The hospital industry would fiercely resist a Medicare expansion or public option with low statutory reimbursement rates that displaced revenues from individuals who currently have private insurance. But it would likely enthusiastically support Biden’s proposal to establish a fully federally funded public option in states that opted against the ACA’s Medicaid expansion, as this would provide fresh revenues to pay for the treatment of a group of low-income Americans who are currently mostly uninsured. This would reassemble the political coalition of ideological liberals, low-income voters, and health care industry interests that repelled the GOP’s attempt to repeal the ACA’s Medicaid expansion – and should be legislatively achievable through the reconciliation process if Democrats win the Senate.
Expansion of Medicaid to non-expansion states could reduce the number of Americans uninsured by up to 3.2 million and can be expected to cost around $30 billion per year. Additional expense would likely be incurred if blue state Democratic governors, whose states were required to put up matching funds to expand Medicaid, demand the same full federal funding of ACA expansion enrollees.

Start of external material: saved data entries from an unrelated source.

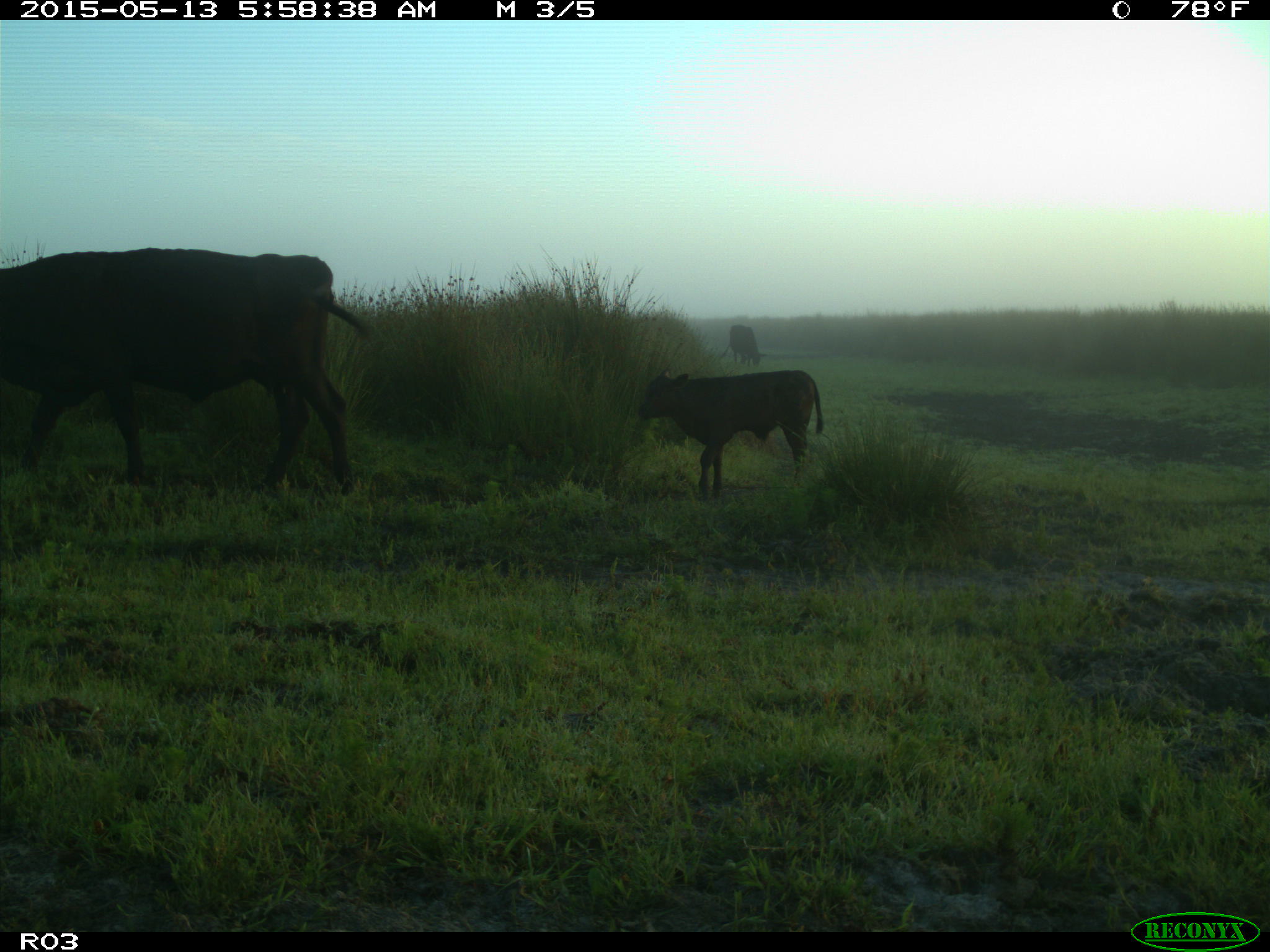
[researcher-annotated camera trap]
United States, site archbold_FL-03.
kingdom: Animalia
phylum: Chordata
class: Mammalia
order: Artiodactyla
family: Bovidae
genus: Bos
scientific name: Bos taurus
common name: domestic cow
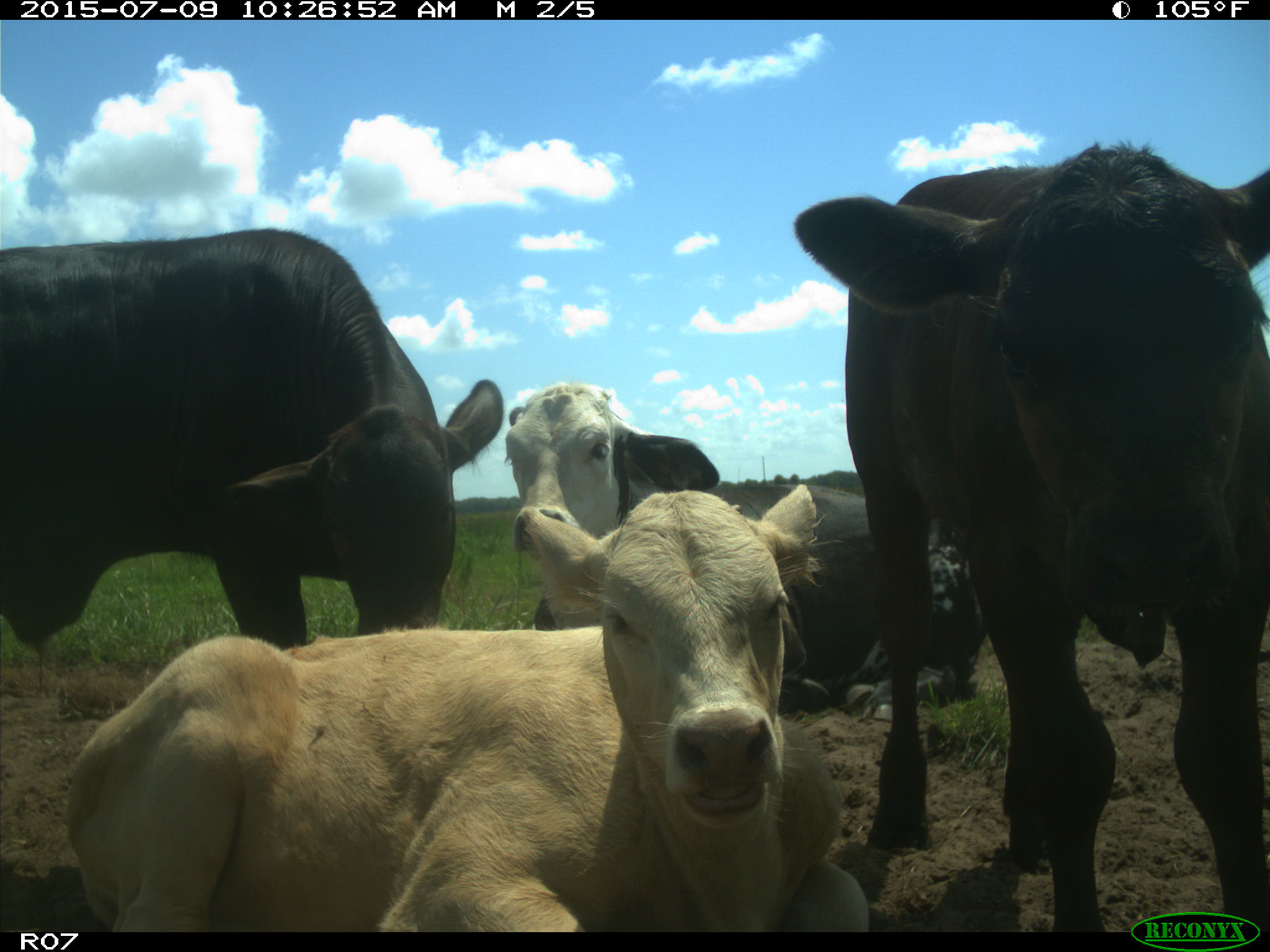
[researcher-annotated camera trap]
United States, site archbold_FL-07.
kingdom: Animalia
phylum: Chordata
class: Mammalia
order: Artiodactyla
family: Bovidae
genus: Bos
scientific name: Bos taurus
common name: domestic cow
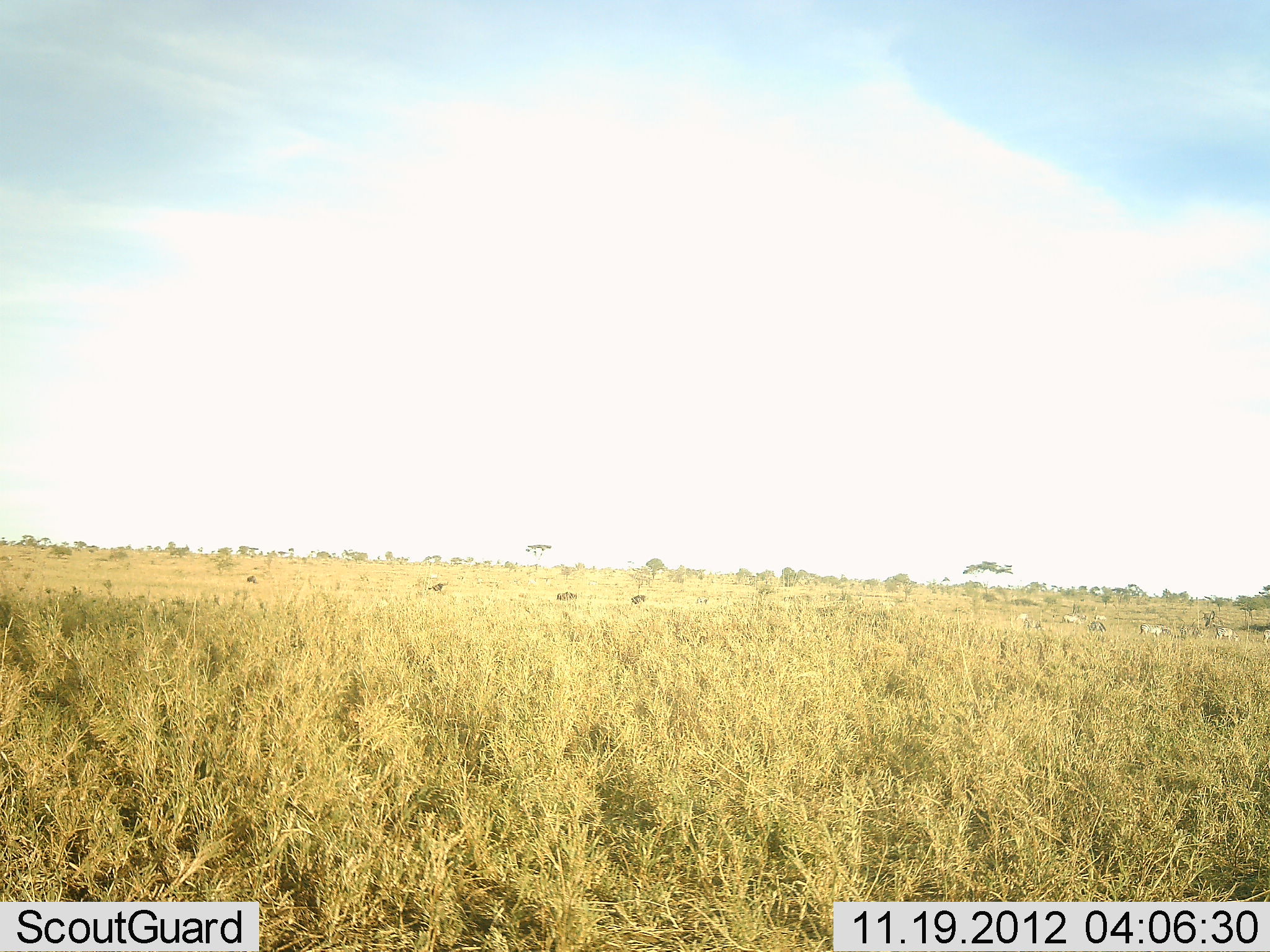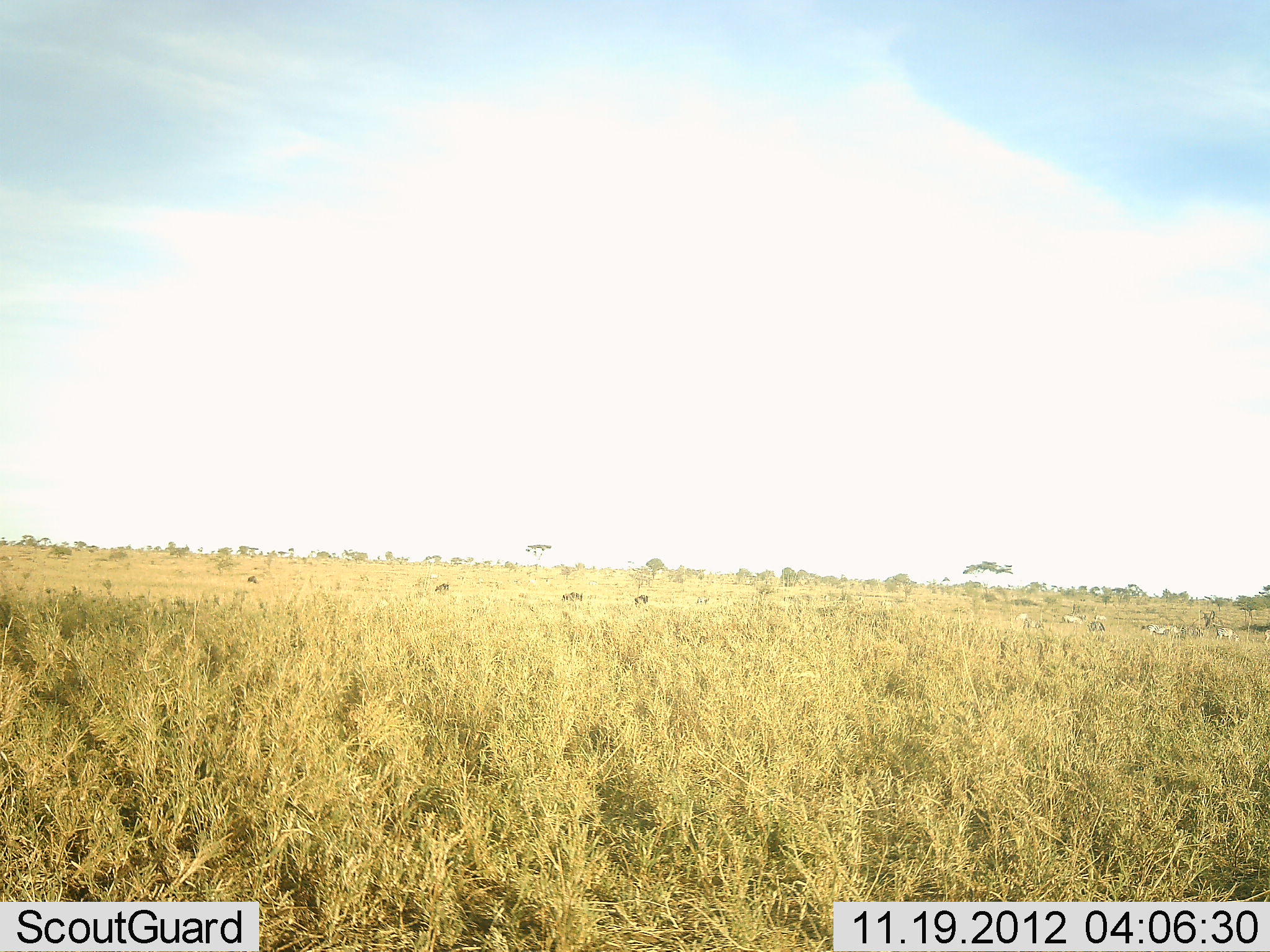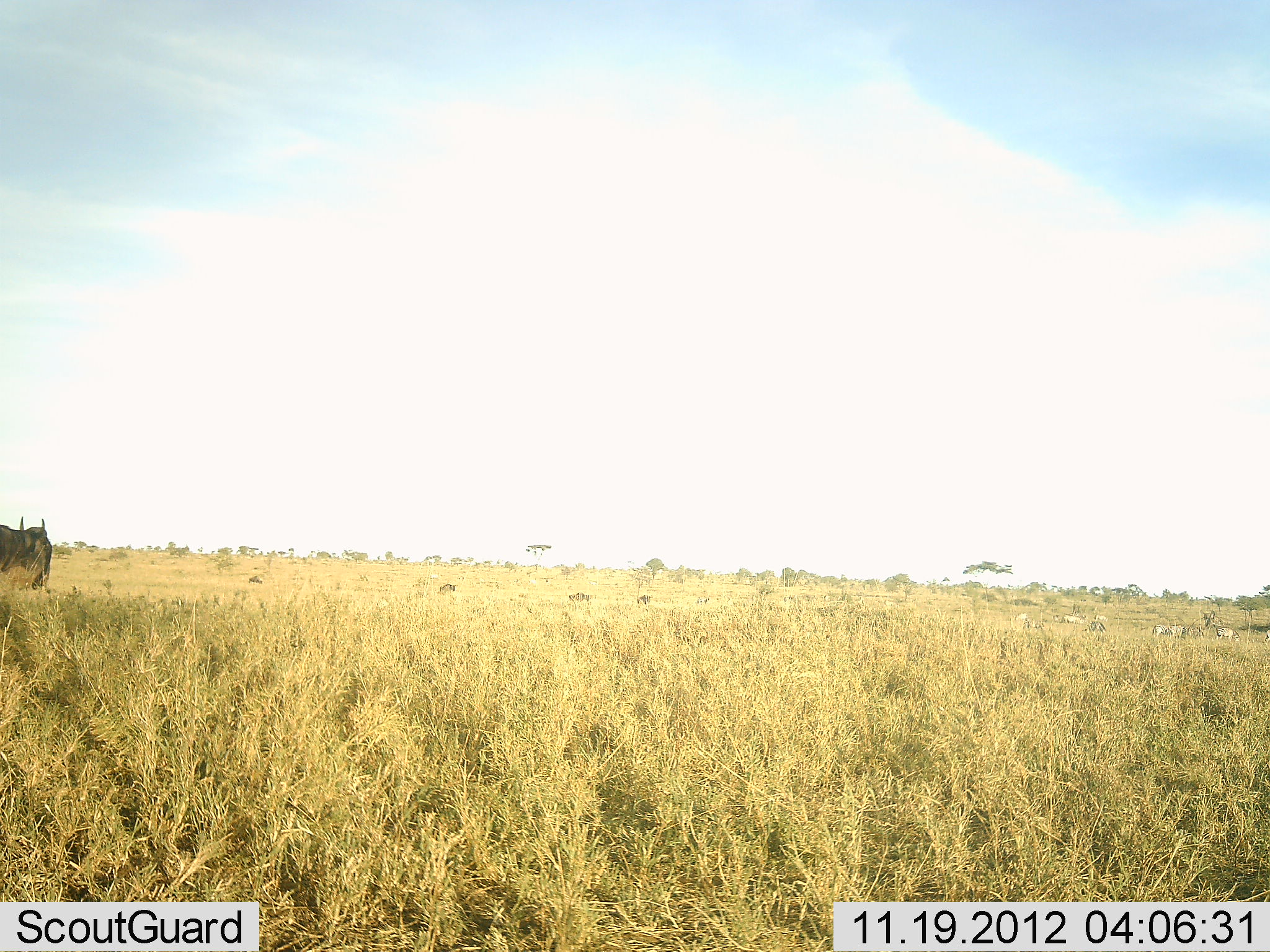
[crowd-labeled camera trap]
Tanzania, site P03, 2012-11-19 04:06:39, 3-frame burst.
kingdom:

Given political pressure from the party’s electoral base and the health care industry to focus on expanding coverage, subject to realistic budget constraints, a Democratic takeover of Congress can be expected to prioritize the establishment of federally financed coverage to make up for gaps in the Medicaid expansion and a modest expansion in ACA subsidies for middle-income Americans. But their most ambitious plans are unlikely to happen. Proposals that entitle individuals currently receiving employer-sponsored coverage to ACA subsidies are likely to prove unaffordable, and a transformative public option will surely be vetoed by the hospital industry. The extent to which Congress decides to expand federal spending on health care will likely depend on how many Senate seats Democrats pick up in November.